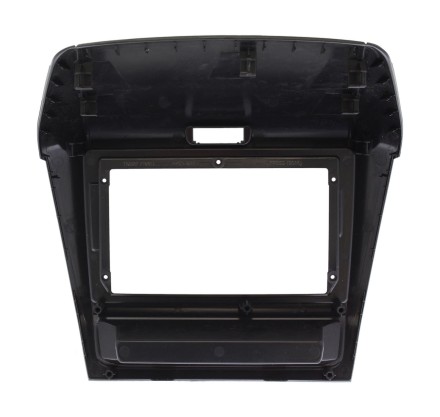Рамка переходная в Honda Freed (16+) для дисплея 9 дюймов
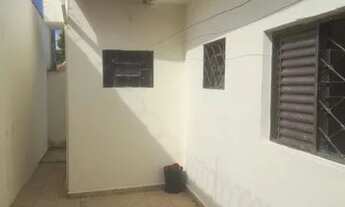 Imagem 3: Vende-se casa 3 quartos 1 quarto c/banheiro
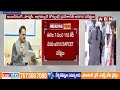 ఇంజనీరింగ్ ఫలితాల్లో అబ్బాయిల హవా..!! | Boys Top Ranks In TS EAPCET Results 2024 | ABN Telugu  - 05:26 min - News - Video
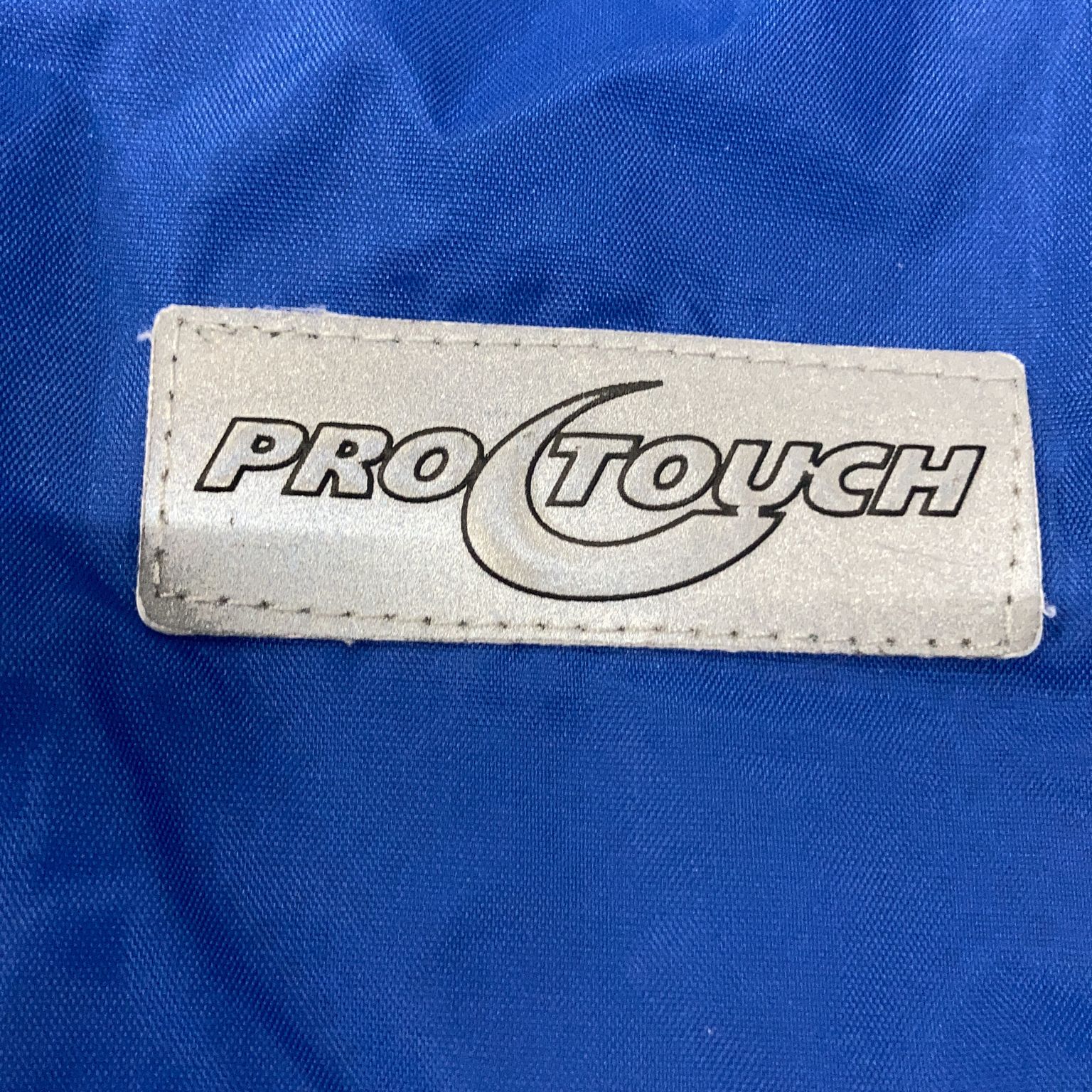 Pro Touch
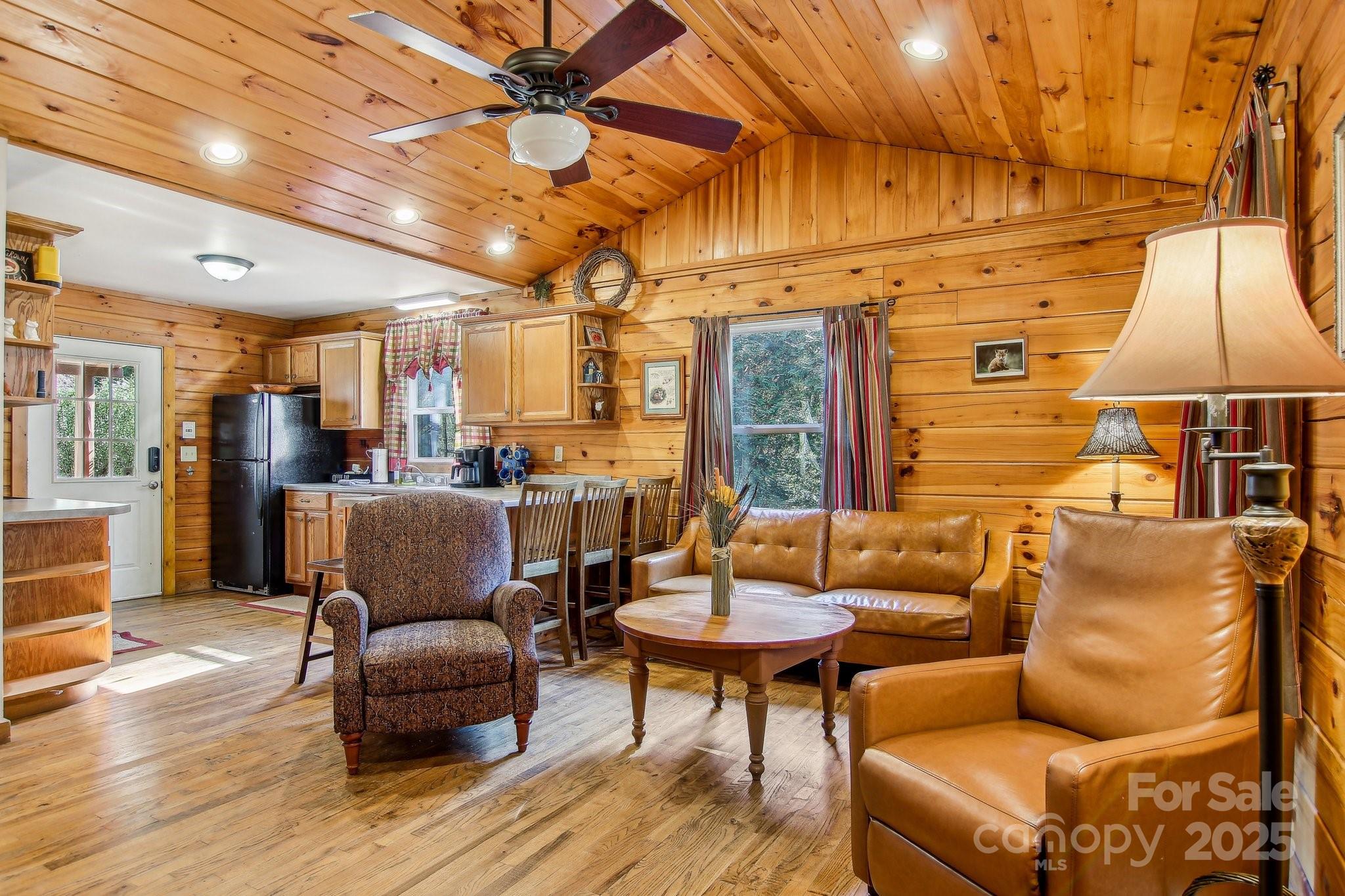 33 Shepherds Creek Road Property Photo 13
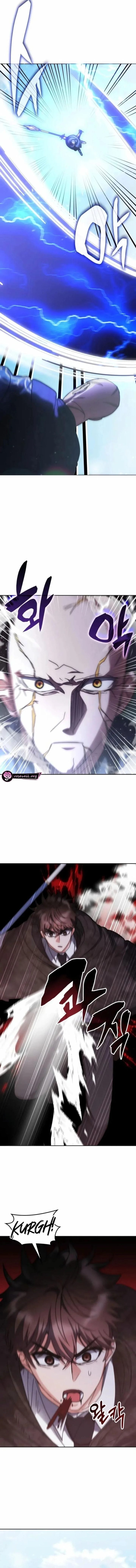 Transcension Academy Page 3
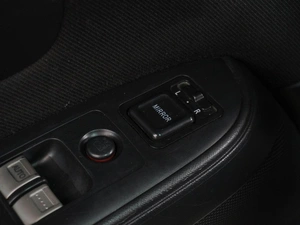 Внедорожник Honda CR-V 2005 года, 829000 рублей, Воронеж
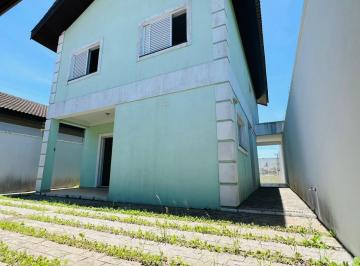 Casa de 4 quartos, Peruíbe · CASA A VENDA NA PRAIA EM PERUIBE/SP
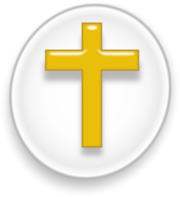 Christianity Symbol.svg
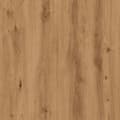 Pikkukuva 9 / 11: vidaXL kenkäpenkki Artisan Oak 62x32x50 cm Engineered Wood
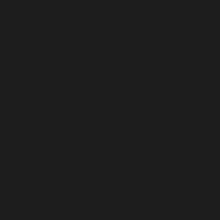 Load image into Gallery viewer, Product 1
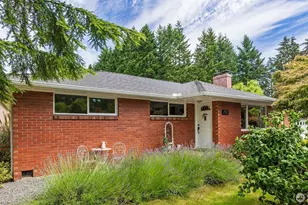 7923 220th St SW, Edmonds, WA 98026 - Photo 1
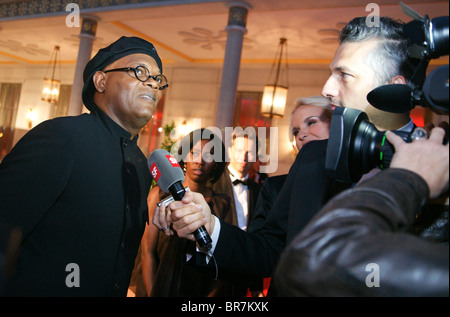 hollywood-at-shooting-stars-benefit-charity-golf-dinner-bad-ragaz-br7kxk.jpg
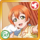 AS Card icon 898 a.png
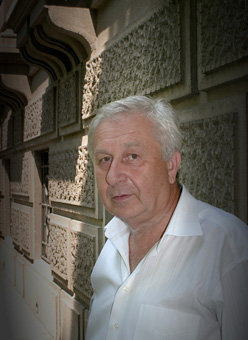 PEJIN_JOVAN_1_-_mala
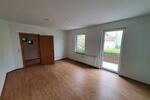 Hochparterre Neukirchen - 2 Zimmer, 50 m&sup2;, 420&euro; | Angebot:26664721
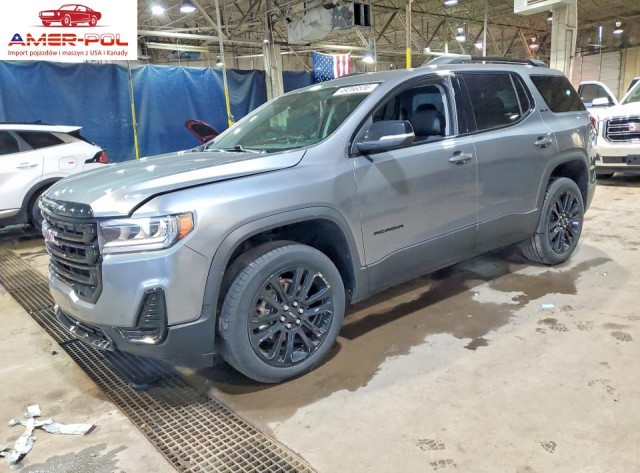 gmc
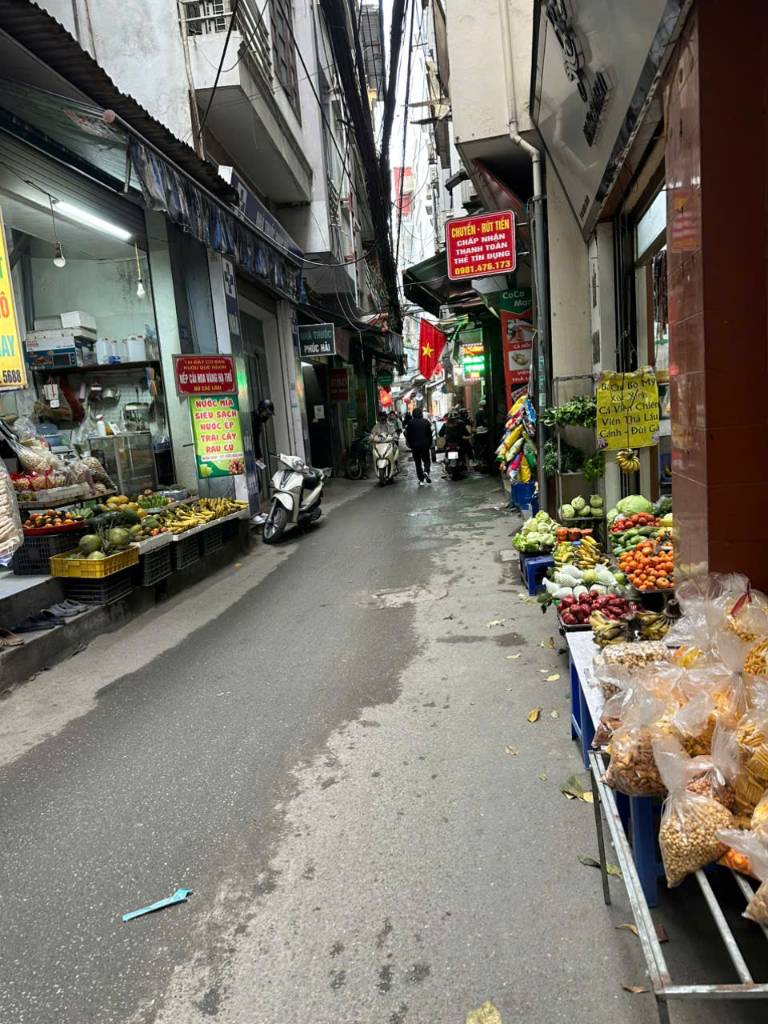 thuviennhadat.vn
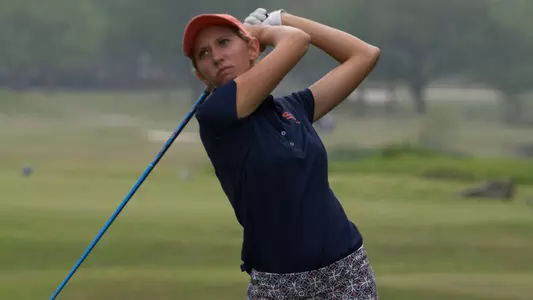 Bearkats take 16th, turn attention to SLC
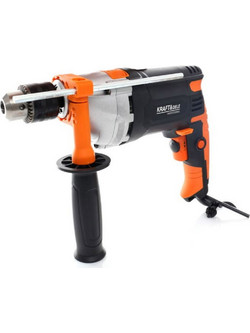 Kraft & Dele KD-1687 Κρουστικό Δράπανο 1700W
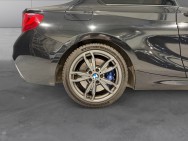 BMW d'occasion SERIE M235I BA de 2014 Fontainebleau (77)﻿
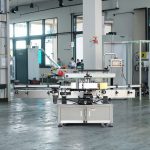 YGPACK MT‑1540 Labeling Machine - Image 3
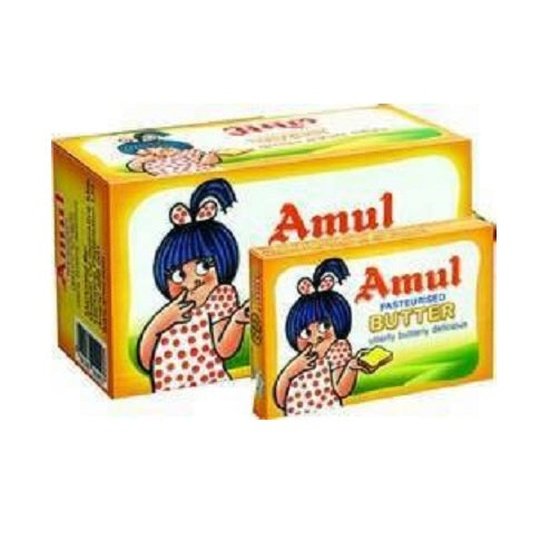 Amul Butter 500g RAMADAN SPECIAL HOME DELIVERY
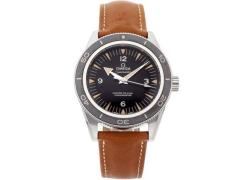 Omega Herrklocka 233.32.41.21.01.002 Seamaster Diver 300m Master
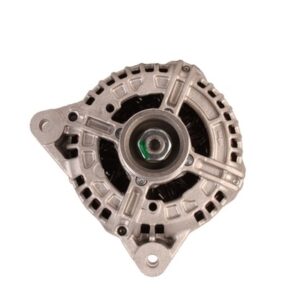 ΔΥΝΑΜΟ  BOSCH  REMAN  0124525063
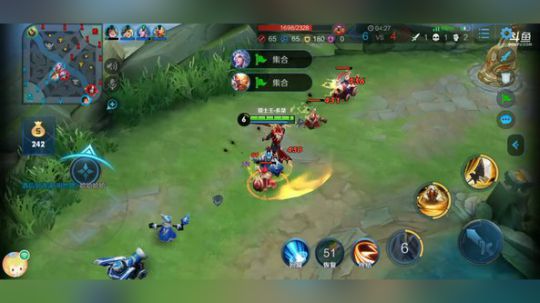 中单法王敏神 2019-05-08 12点场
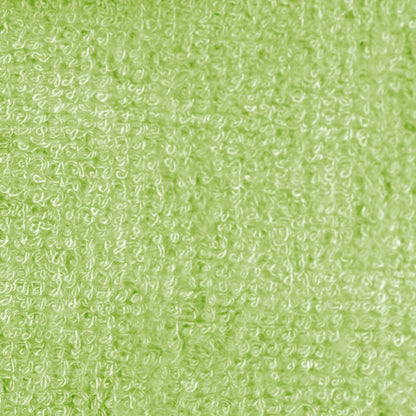 Pro-Clean - 40x40 cm su fondo bianco, vista 12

**REQUIREMENT**.
After locating the line containing "中单法王敏神 2019-05-08 12点场" in the entries above, repeat only it and each later line through the end, exactly, without any pictures.

**YOUR SOLUTION**.
 中单法王敏神 2019-05-08 12点场
 Pro-Clean - 40x40 cm su fondo bianco, vista 12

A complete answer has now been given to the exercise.